Sherlock gave him a lovely smile, walked up into his face. “Would you like to accompany us, Dr. Lazarus? We’re hopeful she’s with it enough to give us information about who shot her. What room, Nurse Stark?”
“Room Three forty-three,” said Dolores.
Savich and Sherlock walked quickly down the hall, Dr. Lazarus on their heels. “Wait! You can’t do this. I can’t allow—”
Savich waved Sherlock on and turned to say easily, “You can monitor, Dr. Lazarus, all right?”
When they walked in, it was to see Sherlock bent over Gail Lynd, her fingertips lightly stroking her forearm. “Gail, can you hear me?”
“You see, she’s not—”
“Gail? Can you hear me? I’m Special Agent Sherlock, FBI, and I really want to find the yahoo who shot you and throw him in the Mariana Trench. That deep enough for you?”
Gail Lynd moaned.
“That’s it,” Sherlock said, and continued to lightly rub her fingertips over Gail’s forearm. “You don’t have to open your eyes, but I would like to see you, if you can manage it, and you to see me.”
Deputy Gail Lynd managed to open her eyes. She looked up into blue eyes the color of the August sky. “The Mariana Trench should be fine,” she whispered.

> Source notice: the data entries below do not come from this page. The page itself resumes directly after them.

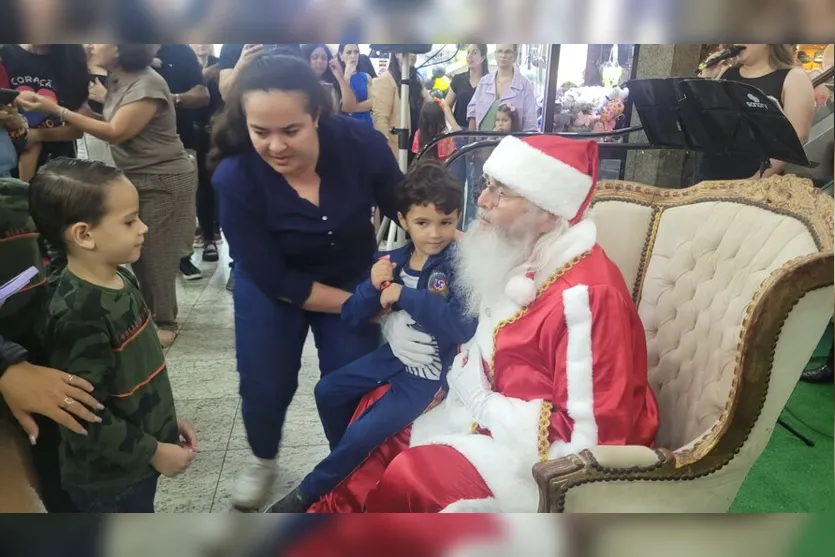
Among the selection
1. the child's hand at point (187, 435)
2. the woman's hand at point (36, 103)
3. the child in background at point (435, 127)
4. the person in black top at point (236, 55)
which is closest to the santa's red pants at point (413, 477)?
the child's hand at point (187, 435)

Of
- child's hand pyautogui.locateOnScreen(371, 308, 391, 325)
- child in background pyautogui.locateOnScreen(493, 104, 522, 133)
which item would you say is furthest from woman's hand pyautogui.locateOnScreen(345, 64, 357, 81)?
child's hand pyautogui.locateOnScreen(371, 308, 391, 325)

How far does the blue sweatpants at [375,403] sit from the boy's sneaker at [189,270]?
237mm

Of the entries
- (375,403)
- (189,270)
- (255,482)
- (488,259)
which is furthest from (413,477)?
(189,270)

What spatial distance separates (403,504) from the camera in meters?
0.85

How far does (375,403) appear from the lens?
849mm

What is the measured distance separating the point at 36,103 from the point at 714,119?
3.17ft

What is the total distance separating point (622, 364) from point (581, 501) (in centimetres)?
22

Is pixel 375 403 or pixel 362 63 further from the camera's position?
pixel 375 403

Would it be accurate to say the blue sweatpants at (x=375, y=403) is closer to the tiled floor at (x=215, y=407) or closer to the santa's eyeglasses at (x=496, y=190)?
the tiled floor at (x=215, y=407)

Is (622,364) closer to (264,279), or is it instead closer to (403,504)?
(403,504)

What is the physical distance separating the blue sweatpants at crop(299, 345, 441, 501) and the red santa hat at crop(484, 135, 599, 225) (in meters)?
0.31

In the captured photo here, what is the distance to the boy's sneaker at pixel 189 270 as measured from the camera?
782mm

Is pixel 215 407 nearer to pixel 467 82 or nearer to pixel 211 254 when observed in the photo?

“It’s good to meet you, Deputy Lynd. We both have blue eyes. Call me Sherlock. Do you think you can tell me what happened last night?”

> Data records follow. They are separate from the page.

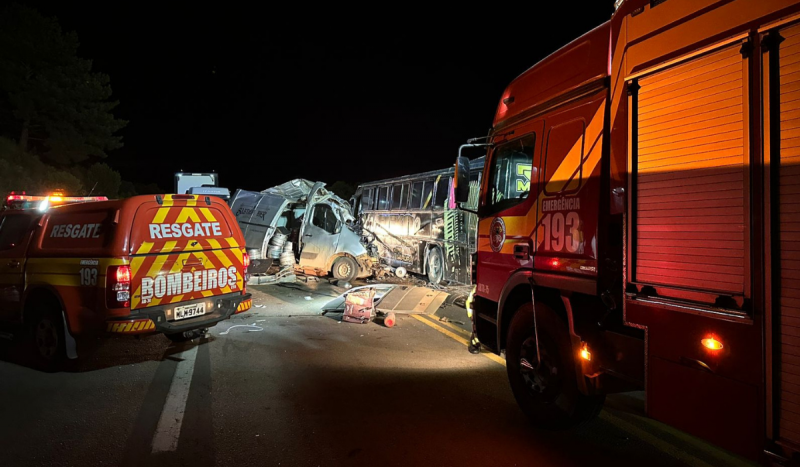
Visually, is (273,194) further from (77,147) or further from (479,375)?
(77,147)

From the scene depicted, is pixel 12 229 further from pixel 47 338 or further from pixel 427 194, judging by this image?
pixel 427 194

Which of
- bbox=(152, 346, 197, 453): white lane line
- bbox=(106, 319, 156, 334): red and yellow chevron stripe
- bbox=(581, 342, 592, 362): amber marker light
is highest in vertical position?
bbox=(581, 342, 592, 362): amber marker light

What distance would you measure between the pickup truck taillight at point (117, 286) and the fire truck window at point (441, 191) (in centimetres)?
730

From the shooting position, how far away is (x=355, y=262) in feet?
42.4

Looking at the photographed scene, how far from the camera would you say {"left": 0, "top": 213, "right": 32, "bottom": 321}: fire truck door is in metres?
6.01

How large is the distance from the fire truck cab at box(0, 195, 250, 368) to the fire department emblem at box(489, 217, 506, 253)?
3.42m

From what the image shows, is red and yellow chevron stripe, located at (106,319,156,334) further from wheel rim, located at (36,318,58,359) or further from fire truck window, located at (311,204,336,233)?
fire truck window, located at (311,204,336,233)

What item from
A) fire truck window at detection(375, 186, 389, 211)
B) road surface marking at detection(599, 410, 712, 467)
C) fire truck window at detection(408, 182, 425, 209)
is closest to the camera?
road surface marking at detection(599, 410, 712, 467)

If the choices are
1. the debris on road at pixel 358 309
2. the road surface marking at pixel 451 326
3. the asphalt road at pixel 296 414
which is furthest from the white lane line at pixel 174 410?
the road surface marking at pixel 451 326

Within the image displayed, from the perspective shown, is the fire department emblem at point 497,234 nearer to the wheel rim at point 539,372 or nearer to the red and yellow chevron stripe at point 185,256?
the wheel rim at point 539,372

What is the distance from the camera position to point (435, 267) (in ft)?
38.5

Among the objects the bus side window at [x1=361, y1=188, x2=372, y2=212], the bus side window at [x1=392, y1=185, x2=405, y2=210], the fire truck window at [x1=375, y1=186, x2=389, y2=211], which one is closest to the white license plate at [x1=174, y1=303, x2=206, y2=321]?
the bus side window at [x1=392, y1=185, x2=405, y2=210]

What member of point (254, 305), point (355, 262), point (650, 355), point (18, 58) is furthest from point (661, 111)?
point (18, 58)

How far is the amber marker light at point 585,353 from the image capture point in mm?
3391
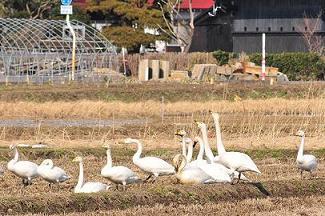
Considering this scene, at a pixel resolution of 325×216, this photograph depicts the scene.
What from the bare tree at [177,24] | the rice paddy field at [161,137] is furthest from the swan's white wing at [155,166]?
the bare tree at [177,24]

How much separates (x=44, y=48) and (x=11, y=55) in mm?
3031

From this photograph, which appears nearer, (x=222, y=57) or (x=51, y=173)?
(x=51, y=173)

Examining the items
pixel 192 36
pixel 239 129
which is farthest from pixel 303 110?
pixel 192 36

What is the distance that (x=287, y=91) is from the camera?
35.7m

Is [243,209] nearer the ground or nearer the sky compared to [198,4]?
nearer the ground

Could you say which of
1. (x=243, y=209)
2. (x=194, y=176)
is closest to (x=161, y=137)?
(x=194, y=176)

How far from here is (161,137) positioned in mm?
22703

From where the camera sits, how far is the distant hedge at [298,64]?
153ft

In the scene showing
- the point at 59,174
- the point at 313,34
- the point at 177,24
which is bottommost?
the point at 59,174

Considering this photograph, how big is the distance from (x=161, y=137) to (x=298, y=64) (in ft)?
83.9

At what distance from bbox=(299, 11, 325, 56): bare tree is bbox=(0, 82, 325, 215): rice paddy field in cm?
1338

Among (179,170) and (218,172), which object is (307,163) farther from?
(179,170)

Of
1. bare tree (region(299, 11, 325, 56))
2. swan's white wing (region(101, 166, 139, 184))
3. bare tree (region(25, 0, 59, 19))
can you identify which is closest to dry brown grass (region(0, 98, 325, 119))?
swan's white wing (region(101, 166, 139, 184))

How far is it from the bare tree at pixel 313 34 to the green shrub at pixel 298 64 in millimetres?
3233
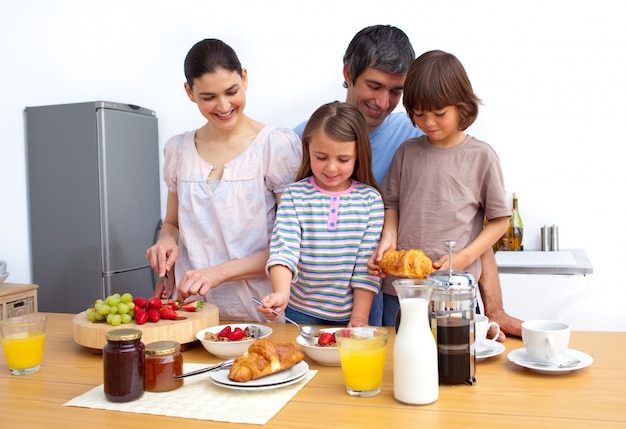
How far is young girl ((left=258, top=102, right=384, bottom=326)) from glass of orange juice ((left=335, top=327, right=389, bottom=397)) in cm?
61

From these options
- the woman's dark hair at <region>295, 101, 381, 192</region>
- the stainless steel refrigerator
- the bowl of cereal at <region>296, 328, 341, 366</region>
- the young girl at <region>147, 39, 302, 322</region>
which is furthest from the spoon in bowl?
the stainless steel refrigerator

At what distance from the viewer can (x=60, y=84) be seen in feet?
15.3

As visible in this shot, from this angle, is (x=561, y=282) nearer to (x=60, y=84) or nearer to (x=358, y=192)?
(x=358, y=192)

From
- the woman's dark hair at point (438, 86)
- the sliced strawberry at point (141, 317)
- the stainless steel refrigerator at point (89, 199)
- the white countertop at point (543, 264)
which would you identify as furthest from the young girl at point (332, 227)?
the stainless steel refrigerator at point (89, 199)

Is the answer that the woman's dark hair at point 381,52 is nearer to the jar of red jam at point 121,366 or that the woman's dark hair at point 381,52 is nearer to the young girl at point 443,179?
the young girl at point 443,179

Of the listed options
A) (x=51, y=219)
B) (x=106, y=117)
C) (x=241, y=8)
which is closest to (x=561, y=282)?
(x=241, y=8)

“Last night? It was just a moment ago, no, it was—” Gail felt something wonderfully cold and wet rubbing lightly against her mouth, and she licked it. Sherlock turned to Dr. Lazarus, who looked like he wanted to leap on her to protect his patient. That made her smile a bit. “Water?” she asked him. “A little bit?”
At his unsmiling nod, Sherlock held Deputy Lynd’s head up a bit and put a straw between her lips. “Just a little bit, we don’t want you to get sick to your stomach.”

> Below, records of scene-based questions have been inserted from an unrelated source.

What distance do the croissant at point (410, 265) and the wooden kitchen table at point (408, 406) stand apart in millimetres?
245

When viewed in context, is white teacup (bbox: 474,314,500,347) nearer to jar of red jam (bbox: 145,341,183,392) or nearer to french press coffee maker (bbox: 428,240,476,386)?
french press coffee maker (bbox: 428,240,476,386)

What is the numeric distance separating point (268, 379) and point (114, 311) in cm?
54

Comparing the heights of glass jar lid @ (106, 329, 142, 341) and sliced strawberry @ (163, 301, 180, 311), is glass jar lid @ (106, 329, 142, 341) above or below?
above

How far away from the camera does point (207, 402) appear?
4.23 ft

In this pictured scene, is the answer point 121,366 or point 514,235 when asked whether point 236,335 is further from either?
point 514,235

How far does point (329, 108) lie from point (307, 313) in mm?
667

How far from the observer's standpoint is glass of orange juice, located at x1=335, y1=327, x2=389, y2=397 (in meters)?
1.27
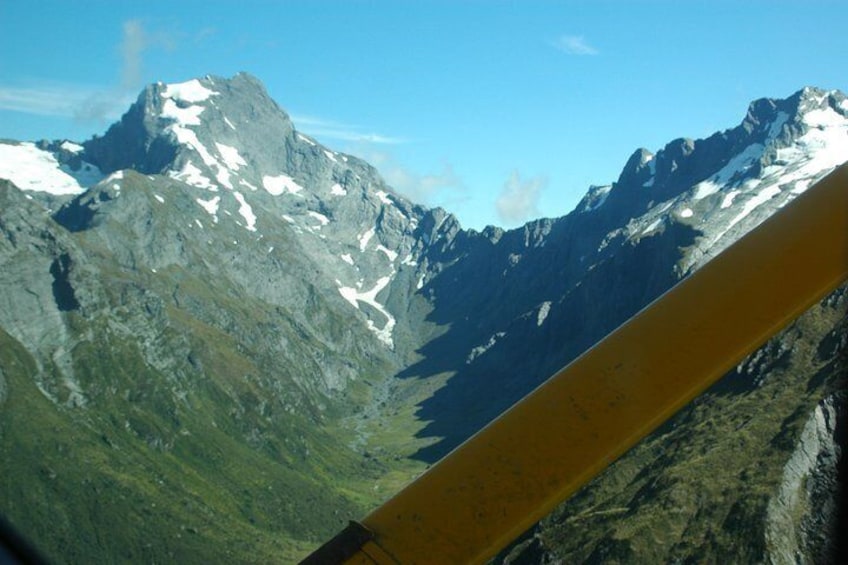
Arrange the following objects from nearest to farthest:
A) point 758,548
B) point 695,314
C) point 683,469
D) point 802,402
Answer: point 695,314 → point 758,548 → point 802,402 → point 683,469

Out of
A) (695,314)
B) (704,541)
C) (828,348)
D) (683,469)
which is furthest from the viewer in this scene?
(828,348)

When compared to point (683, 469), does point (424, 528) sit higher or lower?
lower

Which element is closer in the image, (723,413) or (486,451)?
(486,451)

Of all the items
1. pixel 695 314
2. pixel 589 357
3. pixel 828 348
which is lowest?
pixel 589 357

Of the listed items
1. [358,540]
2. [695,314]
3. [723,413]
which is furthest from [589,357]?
[723,413]

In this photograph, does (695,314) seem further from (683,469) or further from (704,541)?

“Thanks,” said Gail Lynd, her voice a croak. She blinked, surprised she could actually speak.
“Are you in pain?”
Gail thought about that a moment, then shook her head. “No, fact is, I feel dead from the neck down.”
“Probably a good thing,” Sherlock said. “Now, Gail, I don’t want you to overdo. If you get tired or there’s pain, tell me and we’ll stop.”
She started slowly, but ended in a rush. “…and I heard the shot, saw Davie go down, and I went running toward the Impala, yelling at Davie, and then this young guy leans out of the driver’s side and he shoots me.” She looked at Sherlock, her eyes pooling with tears. “No one ever shot me before. I know what it’s supposed to be like, you know, we discuss it, but it wasn’t like I thought—it slammed into me like a sledgehammer, knocked me backward. I saw him coming down over me. I heard the girl yelling at him to shoot me between the eyes because if I didn’t die right away, I could live long enough to tell someone. Her mother told her that.” She broke off, held very still for a couple of moments, raised her eyes to Sherlock’s face. “Her mother,” she whispered. “This is what her mother told her to do.”
“Thankfully for the world, her mother is dead,” Sherlock said matter-of-factly. “Did she say anything that might help us find them?”
“She was crazy, Agent Sherlock. I don’t know about him, but that girl was crazy. I couldn’t do anything except lie there, helpless. It was…horrible. To wait, knowing you’re going to die. Just waiting, and you hurt so bad you can’t really accept it, not really, and you wait.”